22  Smile regression models reference - DRAFT 🛠

(ns noj-book.smile-regression 
  (:require
   [noj-book.utils.render-tools :refer [render-key-info]]
   [scicloj.kindly.v4.kind :as kind]
   [scicloj.metamorph.core :as mm]
   [scicloj.metamorph.ml :as ml]
   [scicloj.metamorph.ml.toydata :as datasets]
   [tablecloth.api :as tc]
   [tech.v3.dataset :as ds]
   [tech.v3.dataset.metamorph :as ds-mm]
   [tech.v3.datatype.functional :as dtf]))

22.1 :smile.regression/elastic-net

javadoc
user guide
name type default range
lambda1 float64 0.1 >0
lambda2 float64 0.1 >0
tolerance float64 1.0E-4 >0
max-iterations int32 1000.0 >0


22.2 :smile.regression/gradient-tree-boost

javadoc
user guide
name type default range lookup-table
trees int32 500 >0
loss enumeration least-absolute-deviation
{:least-squares "LeastSquares",
 :quantile "Quantile",
 :least-absolute-deviation "LeastAbsoluteDeviation",
 :huber "Huber"}
max-depth int32 20 >0
max-nodes int32 6 >0
node-size int32 5 >0
shrinkage float64 0.05 >0
sample-rate float64 0.7
[0.0 1.0]


22.3 :smile.regression/lasso

javadoc
user guide
name type default description range
lambda float64 1.0 The shrinkage/regularization parameter.

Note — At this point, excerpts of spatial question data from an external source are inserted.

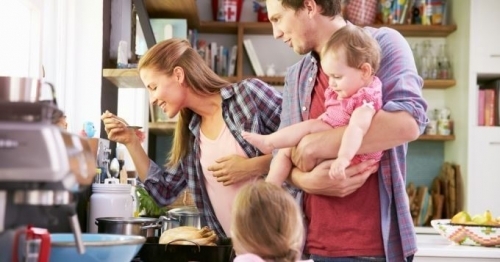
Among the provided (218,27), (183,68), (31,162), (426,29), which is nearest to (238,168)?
(183,68)

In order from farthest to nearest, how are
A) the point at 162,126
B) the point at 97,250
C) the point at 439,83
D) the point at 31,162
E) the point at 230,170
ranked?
the point at 439,83 < the point at 162,126 < the point at 230,170 < the point at 97,250 < the point at 31,162

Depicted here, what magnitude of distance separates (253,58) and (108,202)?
10.4 feet

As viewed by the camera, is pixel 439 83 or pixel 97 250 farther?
pixel 439 83

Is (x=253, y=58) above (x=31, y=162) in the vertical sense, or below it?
above

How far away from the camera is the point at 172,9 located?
4.49 metres

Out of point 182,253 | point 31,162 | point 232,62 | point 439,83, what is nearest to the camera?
point 31,162

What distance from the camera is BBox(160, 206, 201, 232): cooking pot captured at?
2805 mm

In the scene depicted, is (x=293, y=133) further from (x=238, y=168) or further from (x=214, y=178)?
(x=214, y=178)

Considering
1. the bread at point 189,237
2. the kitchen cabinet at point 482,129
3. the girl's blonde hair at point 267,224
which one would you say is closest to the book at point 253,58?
the kitchen cabinet at point 482,129

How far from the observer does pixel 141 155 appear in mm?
2547

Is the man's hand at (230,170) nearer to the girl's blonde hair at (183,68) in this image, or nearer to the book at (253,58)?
the girl's blonde hair at (183,68)

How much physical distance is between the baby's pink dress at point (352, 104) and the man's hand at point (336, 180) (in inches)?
1.0

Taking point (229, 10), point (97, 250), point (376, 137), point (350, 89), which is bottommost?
point (97, 250)

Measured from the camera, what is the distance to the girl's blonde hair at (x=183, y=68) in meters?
2.37
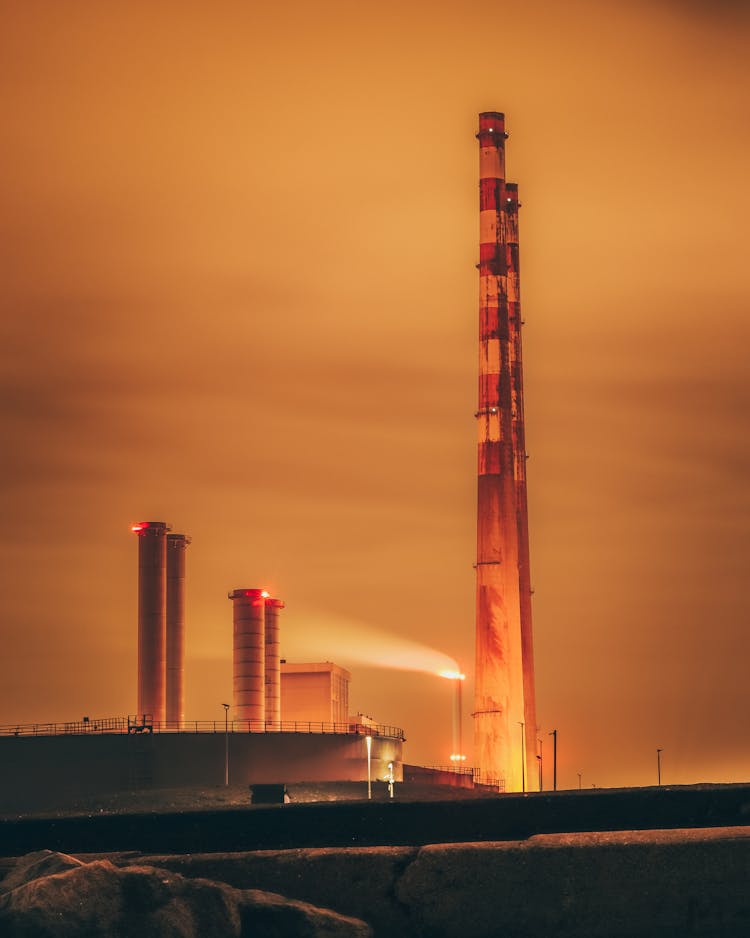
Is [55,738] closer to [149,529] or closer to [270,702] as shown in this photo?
[149,529]

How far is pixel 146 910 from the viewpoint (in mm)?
4551

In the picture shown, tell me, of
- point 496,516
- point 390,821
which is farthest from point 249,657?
point 390,821

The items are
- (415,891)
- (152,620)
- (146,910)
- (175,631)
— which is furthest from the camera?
(175,631)

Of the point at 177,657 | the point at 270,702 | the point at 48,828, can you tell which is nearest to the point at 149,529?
the point at 177,657

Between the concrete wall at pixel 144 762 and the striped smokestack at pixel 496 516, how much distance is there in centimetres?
821

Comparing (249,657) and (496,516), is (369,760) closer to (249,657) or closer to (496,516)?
(249,657)

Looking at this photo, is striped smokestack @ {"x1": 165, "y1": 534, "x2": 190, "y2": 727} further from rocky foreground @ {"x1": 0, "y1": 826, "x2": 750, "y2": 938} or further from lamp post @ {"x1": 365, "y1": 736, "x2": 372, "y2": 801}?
rocky foreground @ {"x1": 0, "y1": 826, "x2": 750, "y2": 938}

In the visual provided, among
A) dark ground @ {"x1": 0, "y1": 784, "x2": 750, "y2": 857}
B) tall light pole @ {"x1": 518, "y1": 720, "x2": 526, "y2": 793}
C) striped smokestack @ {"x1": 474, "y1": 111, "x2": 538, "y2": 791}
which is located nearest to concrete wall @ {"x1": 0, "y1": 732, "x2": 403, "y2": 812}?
striped smokestack @ {"x1": 474, "y1": 111, "x2": 538, "y2": 791}

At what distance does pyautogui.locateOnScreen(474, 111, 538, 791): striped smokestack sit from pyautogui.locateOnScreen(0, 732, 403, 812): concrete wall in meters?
8.21

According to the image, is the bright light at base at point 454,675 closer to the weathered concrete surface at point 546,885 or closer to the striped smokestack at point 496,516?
the striped smokestack at point 496,516

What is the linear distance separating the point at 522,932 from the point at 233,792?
160 ft

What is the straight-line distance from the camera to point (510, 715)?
173ft

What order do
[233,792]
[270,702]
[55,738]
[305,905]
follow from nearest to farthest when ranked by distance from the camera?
[305,905], [233,792], [55,738], [270,702]

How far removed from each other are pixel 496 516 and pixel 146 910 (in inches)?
1859
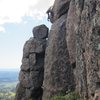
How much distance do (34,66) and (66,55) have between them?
8.64 m

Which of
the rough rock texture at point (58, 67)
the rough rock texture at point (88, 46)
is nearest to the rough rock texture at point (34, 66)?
the rough rock texture at point (58, 67)

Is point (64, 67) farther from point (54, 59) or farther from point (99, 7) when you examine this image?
point (99, 7)

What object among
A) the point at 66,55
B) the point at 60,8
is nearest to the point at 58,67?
the point at 66,55

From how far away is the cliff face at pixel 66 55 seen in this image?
22.0 metres

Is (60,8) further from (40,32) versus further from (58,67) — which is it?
(58,67)

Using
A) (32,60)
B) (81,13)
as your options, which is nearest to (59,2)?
(32,60)

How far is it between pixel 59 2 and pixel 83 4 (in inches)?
605

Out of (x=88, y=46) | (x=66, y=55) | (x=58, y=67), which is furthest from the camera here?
(x=58, y=67)

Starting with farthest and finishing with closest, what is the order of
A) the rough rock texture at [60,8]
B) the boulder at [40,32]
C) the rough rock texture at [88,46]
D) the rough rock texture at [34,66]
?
the boulder at [40,32] → the rough rock texture at [34,66] → the rough rock texture at [60,8] → the rough rock texture at [88,46]

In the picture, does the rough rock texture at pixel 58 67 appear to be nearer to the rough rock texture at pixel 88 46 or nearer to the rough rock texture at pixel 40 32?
the rough rock texture at pixel 40 32

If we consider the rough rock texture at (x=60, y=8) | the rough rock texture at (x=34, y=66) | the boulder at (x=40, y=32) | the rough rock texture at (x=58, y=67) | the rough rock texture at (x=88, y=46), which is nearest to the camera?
the rough rock texture at (x=88, y=46)

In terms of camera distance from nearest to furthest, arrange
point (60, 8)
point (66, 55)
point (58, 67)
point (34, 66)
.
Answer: point (66, 55), point (58, 67), point (60, 8), point (34, 66)

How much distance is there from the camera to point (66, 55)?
3728cm

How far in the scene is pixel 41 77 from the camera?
Answer: 44.5 meters
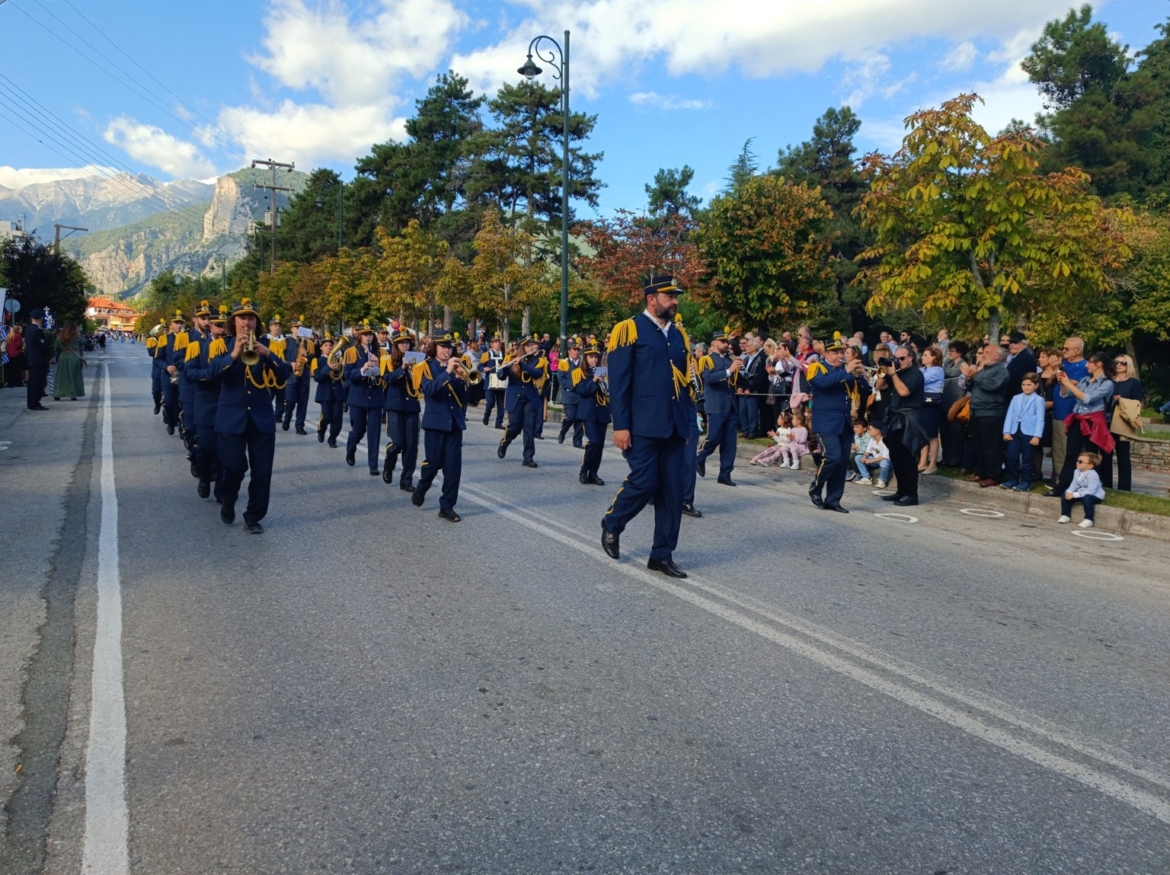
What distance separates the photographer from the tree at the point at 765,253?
26.7 meters

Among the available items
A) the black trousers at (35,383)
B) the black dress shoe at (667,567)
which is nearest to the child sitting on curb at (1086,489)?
the black dress shoe at (667,567)

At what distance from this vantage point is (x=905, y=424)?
10617 millimetres

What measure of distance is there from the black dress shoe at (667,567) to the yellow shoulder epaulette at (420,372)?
3329 millimetres

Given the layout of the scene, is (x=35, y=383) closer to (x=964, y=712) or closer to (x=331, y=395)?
(x=331, y=395)

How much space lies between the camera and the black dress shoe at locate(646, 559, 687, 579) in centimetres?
657

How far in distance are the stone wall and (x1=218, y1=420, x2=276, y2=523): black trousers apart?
1378 cm

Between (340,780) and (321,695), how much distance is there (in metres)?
0.86

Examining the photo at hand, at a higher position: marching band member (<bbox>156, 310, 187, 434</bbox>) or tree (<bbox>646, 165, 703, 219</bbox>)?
tree (<bbox>646, 165, 703, 219</bbox>)

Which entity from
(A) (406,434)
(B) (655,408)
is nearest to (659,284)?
(B) (655,408)

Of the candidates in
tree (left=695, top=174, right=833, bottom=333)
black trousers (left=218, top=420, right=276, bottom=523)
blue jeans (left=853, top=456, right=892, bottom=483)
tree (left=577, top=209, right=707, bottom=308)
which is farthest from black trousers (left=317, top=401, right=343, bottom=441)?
tree (left=577, top=209, right=707, bottom=308)

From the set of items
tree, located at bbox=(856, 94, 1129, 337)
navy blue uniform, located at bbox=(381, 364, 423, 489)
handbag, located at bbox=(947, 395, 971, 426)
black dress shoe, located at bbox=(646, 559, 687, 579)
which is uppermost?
tree, located at bbox=(856, 94, 1129, 337)

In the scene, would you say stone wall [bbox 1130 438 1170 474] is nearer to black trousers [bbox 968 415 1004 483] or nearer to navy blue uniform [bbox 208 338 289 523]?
black trousers [bbox 968 415 1004 483]

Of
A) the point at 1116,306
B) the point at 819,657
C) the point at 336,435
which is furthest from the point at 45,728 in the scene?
the point at 1116,306

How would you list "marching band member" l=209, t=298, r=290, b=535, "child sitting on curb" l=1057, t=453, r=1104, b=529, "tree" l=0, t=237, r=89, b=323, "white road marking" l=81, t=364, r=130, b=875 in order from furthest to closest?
1. "tree" l=0, t=237, r=89, b=323
2. "child sitting on curb" l=1057, t=453, r=1104, b=529
3. "marching band member" l=209, t=298, r=290, b=535
4. "white road marking" l=81, t=364, r=130, b=875
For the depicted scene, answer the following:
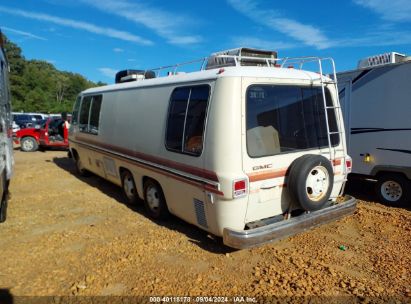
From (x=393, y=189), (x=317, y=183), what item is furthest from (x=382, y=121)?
(x=317, y=183)

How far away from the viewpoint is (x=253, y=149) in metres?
4.29

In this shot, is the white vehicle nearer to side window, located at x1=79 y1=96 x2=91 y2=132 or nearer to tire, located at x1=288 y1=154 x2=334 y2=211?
tire, located at x1=288 y1=154 x2=334 y2=211

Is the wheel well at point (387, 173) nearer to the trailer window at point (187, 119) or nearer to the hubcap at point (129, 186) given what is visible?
the trailer window at point (187, 119)

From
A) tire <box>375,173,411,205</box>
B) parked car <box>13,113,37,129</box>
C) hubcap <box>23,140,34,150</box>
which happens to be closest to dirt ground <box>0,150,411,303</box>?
tire <box>375,173,411,205</box>

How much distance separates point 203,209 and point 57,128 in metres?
14.2

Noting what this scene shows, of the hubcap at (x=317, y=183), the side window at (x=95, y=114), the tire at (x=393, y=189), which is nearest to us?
the hubcap at (x=317, y=183)

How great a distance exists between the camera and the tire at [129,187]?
257 inches

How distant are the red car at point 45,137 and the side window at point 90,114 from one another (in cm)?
817

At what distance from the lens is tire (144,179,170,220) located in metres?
5.57

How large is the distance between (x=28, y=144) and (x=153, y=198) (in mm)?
13534

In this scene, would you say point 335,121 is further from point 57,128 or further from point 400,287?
point 57,128

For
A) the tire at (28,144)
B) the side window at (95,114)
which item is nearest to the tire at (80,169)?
the side window at (95,114)

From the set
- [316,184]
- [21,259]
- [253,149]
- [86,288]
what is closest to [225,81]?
[253,149]

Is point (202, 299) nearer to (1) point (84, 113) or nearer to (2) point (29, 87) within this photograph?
(1) point (84, 113)
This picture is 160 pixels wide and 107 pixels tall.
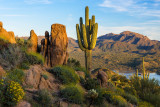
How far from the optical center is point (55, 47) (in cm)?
1622

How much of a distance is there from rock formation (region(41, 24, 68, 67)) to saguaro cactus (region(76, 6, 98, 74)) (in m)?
4.16

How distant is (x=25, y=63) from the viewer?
44.0 feet

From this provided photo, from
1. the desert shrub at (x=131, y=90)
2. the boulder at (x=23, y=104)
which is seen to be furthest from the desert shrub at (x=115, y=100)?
the boulder at (x=23, y=104)

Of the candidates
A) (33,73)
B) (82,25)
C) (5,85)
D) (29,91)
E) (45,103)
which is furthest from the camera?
(82,25)

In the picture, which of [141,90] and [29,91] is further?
[141,90]

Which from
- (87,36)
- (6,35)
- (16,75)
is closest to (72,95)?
(16,75)

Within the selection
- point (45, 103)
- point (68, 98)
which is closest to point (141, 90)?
point (68, 98)

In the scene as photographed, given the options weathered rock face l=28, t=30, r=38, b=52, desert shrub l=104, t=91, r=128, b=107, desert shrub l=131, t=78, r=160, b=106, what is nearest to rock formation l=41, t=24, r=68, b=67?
weathered rock face l=28, t=30, r=38, b=52

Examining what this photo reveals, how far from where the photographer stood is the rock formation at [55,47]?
53.1 feet

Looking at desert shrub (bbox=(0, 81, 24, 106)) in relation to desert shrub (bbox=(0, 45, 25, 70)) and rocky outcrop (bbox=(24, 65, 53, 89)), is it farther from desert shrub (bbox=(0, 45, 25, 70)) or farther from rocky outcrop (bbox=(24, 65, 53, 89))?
desert shrub (bbox=(0, 45, 25, 70))

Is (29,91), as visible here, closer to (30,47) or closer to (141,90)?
(30,47)

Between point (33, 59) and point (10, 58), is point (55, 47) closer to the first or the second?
point (33, 59)

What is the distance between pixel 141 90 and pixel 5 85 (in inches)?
452

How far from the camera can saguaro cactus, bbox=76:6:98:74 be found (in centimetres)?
2042
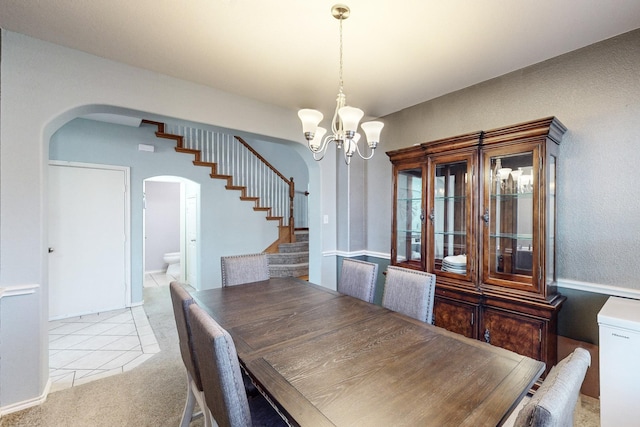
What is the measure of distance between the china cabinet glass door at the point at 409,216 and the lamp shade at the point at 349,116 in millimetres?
1375

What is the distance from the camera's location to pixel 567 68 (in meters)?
2.22

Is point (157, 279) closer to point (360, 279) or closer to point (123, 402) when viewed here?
point (123, 402)

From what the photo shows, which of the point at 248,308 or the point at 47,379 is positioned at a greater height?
the point at 248,308

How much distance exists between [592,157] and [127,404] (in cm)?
382

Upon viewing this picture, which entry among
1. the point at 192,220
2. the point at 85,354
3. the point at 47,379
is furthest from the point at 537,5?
the point at 192,220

Large lambda means more shrinkage. Choosing an appropriate value of lambda is important, and also difficult >0
tolerance float64 1.0E-4 Tolerance for stopping iterations (relative target duality gap) >0
max-iterations int32 1000.0 Maximum number of IPM (Newton) iterations >0


We use the diabetes dataset and will show how Lasso regression regulates the different variables dependent of lambda.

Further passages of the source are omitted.